Can someone help me understand what settings to make to maximize my new photo  booth.  Below is my first picture, it seems dark and has some reflection.


----------



## farmer (Jul 19, 2015)

*Settings*



larrystephens said:


> I just got a new MyStudio 20 and it looks wonderful.  I really never learned how my Canon Xsi works other than pushing the shutterbutton.
> 
> Can someone help me understand what settings to make to maximize my new photo  booth.  Below is my first picture, it seems dark and has some reflection.


 

I shoot in manuel Almost 100 % of the time 


Need to learn how to set a custom white balance .
https://video.search.yahoo.com/search/video;_ylt=A0SO8oZK16tVSj8AfZlXNyoA;
_ylu=X3oDMTExbGtvMmJiBGNvbG8DZ3ExBHBvcwMxBHZ0aWQDVUlDMV8xBHNlYwNzYw--?p=How+To+Set+a+Custom+White+Balance+On+a+Canon+Xsi&fr=mcafee#id=33&vid=
f011b8ad70d20f3e09df40452711be17&action=view

ISO 100

F11 to f32 depending upon  the lens I choose to use 
The higher the number the more DOF  ( depth of field )

Camera to pen distance  ( as close as possible )

Sutter speed.
If you are on a tripod you don't care what the shutter speed is,  as long as the camera is not being or getting moved or shook .
And your exposure is correct .

Reflection 
Filters is the only  way to filter out reflection.  
You can adjust angle of reflection though .

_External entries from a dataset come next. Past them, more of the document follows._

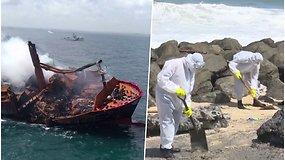 Skęsta chemikalus gabenęs ir beveik 2 savaites degęs laivas – pakrantę valo šimtai karių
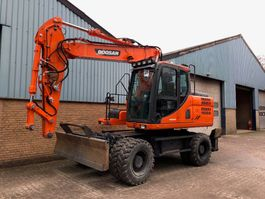 wheeled excavator Doosan DX160W-3 2014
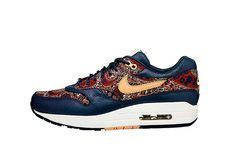 Nike and Liberty mash up LOVE LOVE!  only 120 pounds x 17 = R2'040 ( SA rands:) )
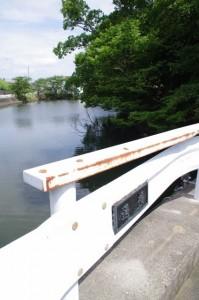 通橋と栄通神社の隣の池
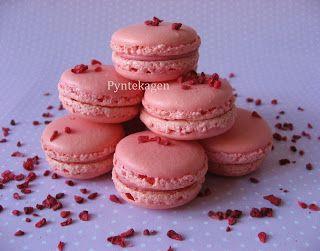Raspberry macarons recipe :)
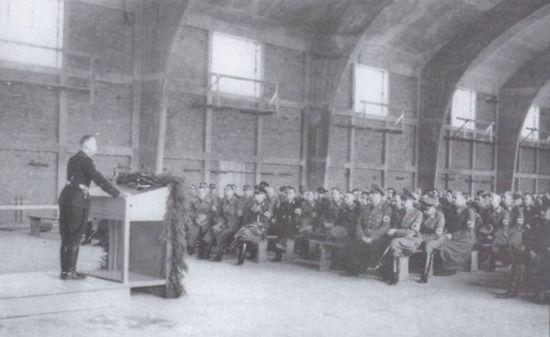 Theodor Eicke przemawia do członków SS Totenkopf-Standarte. W 8. pułku tej jednotski służyło sześćiu górali pełniących wartę przy Hansie Franku na Wawelu.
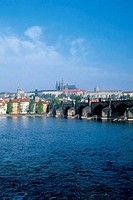 CZECH REPUBLIC, PRAGUE, VIEW OF CHARLES BRIDGE AND PRAGUE CASTLE, VLTAVA RIVER
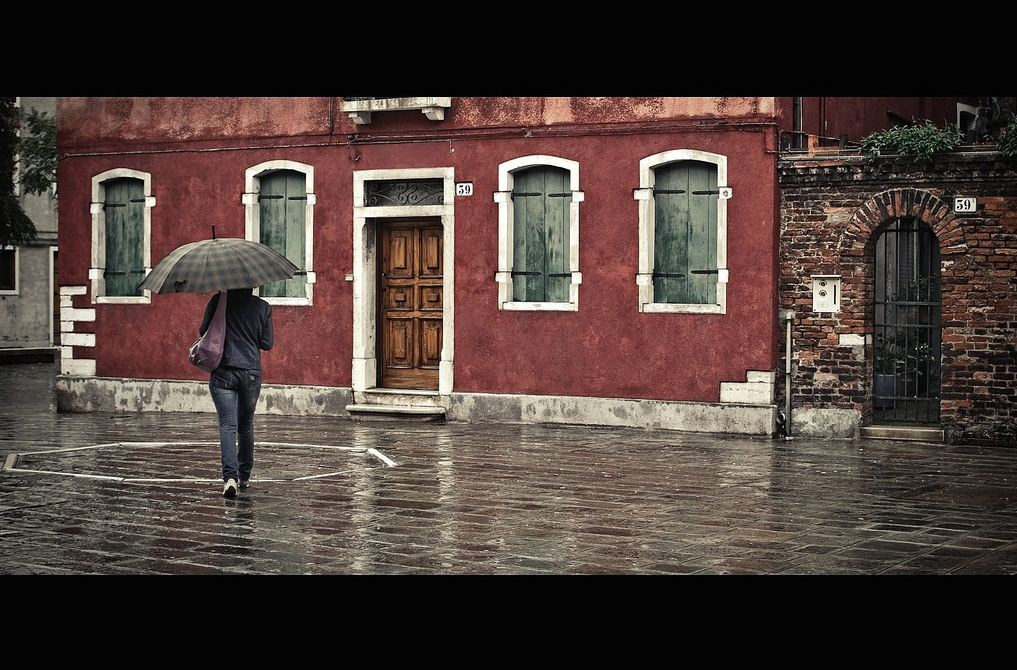 The 13 Most Inspirational Street Photographs in the Rain
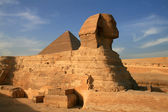 Sphinx and great pyramid of Khufu — Stock Photo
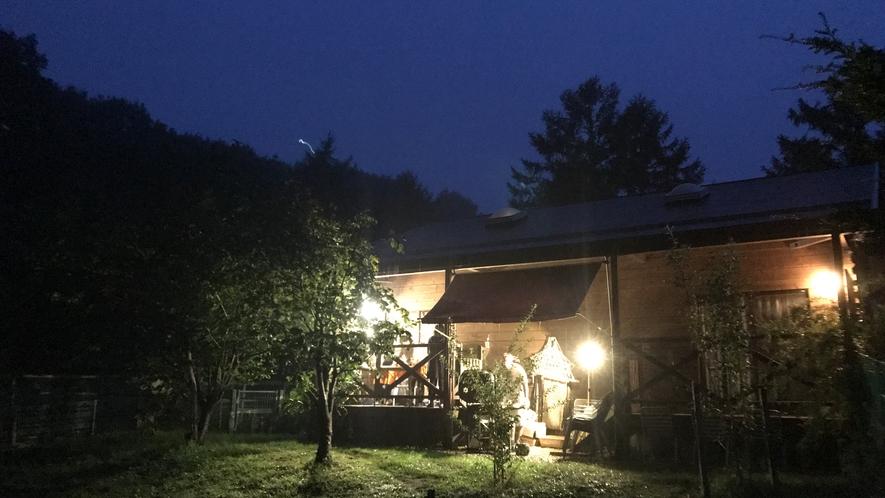 夜のコテージ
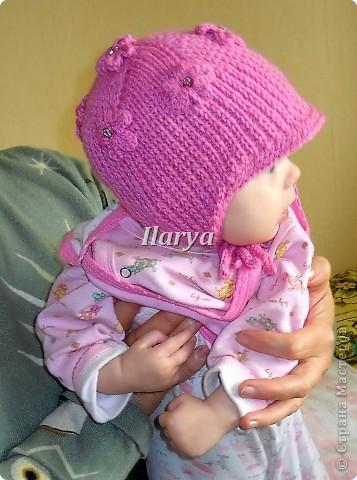Честно сознаюсь: идея не совсем моя. Лет пять назад видела в какой-то газете, тогда вязала такую шапку для старшей дочки. Теперь пришел черед младшей, попыталась воспроизвести, а чтобы не забыть, пошагово засняла процесс. (Не удивляйтесь, что разные цвета готового и рабочего образцов: сначала связала шапочку дочке, потом по просьбе подруги вязала шапку её сыну, и вот процесс её создания и снимала)  фото 1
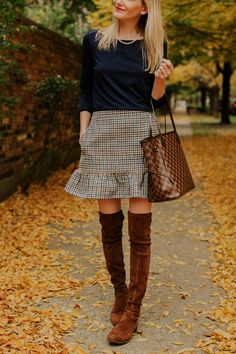 The Perfect Pearls & Houndstooth Skirt - Kelly in the City
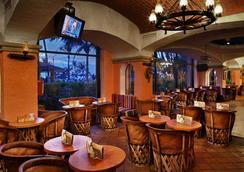 巴塞羅伊斯塔帕全包酒店 - 伊斯塔帕 - 酒吧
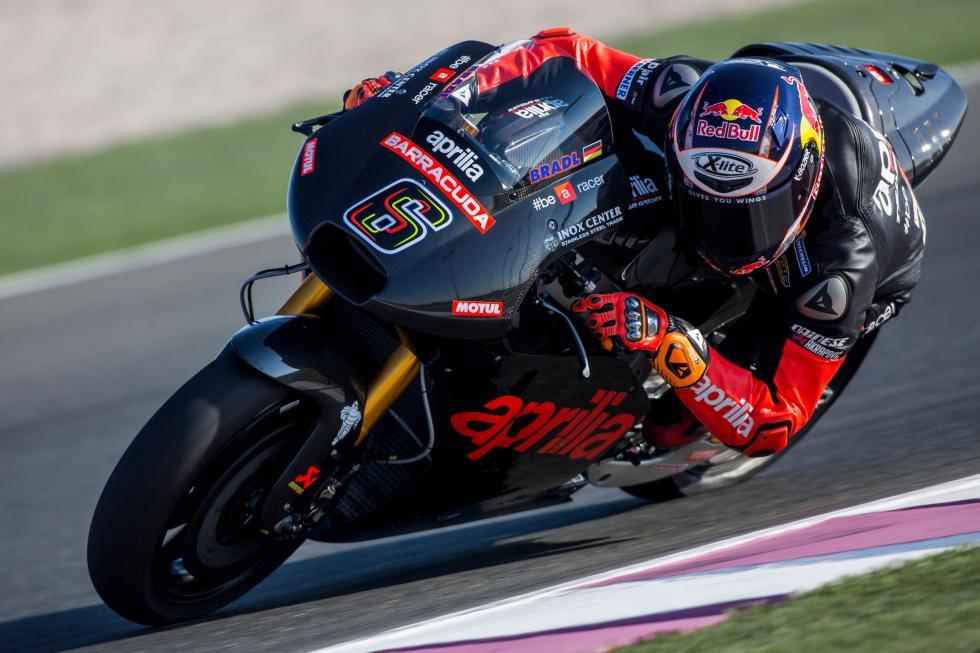Test-Aprilia-MotoGP-Qatar-2016-2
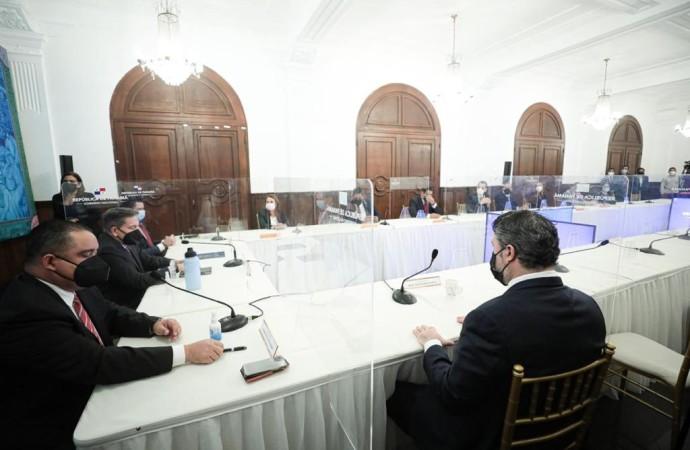 Presidente Cortizo Cohen suscribe acuerdo que extiende hasta junio de 2021 el uso de banda ancha de internet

To filter out Polarized reflection , its best to understand how or why you are getting reflection AKA glare or white out first and adjust your pen photography so you don't run into these problems.

There is allot to understanding light and reflection,
 I suggest the book Light Science and Magic.

I would also join a photography forum and get advise from experts .

I belong to Photography on the net forum Photography-on-the.net Digital Photography Forums


----------



## larrystephens (Jul 19, 2015)

Thanks so much for that help, I will work through your suggestions!

Larry


----------



## farmer (Jul 19, 2015)

*You tube*



larrystephens said:


> Thanks so much for that help, I will work through your suggestions!
> 
> Larry


 
You tube has allot of helpful links on photography, hate to say this but that's where I learned allot.


I forgot to add I shoot in J peg and raw and use the raw files in photo shop.


----------



## ladycop322 (Jul 19, 2015)

also dpreview.com is a great forum...you can submit your photos and ask for help with exposure


----------



## Sylvanite (Jul 19, 2015)

Larry,

For some pointers, take a look at http://www.penturners.org/forum/f24/pen-photography-putting-concept-into-practice-128555/.  Also, for exposure concerns specifically, see http://www.penturners.org/forum/f24/photography-basics-exposure-115586/.

I hope that helps,
Eric


----------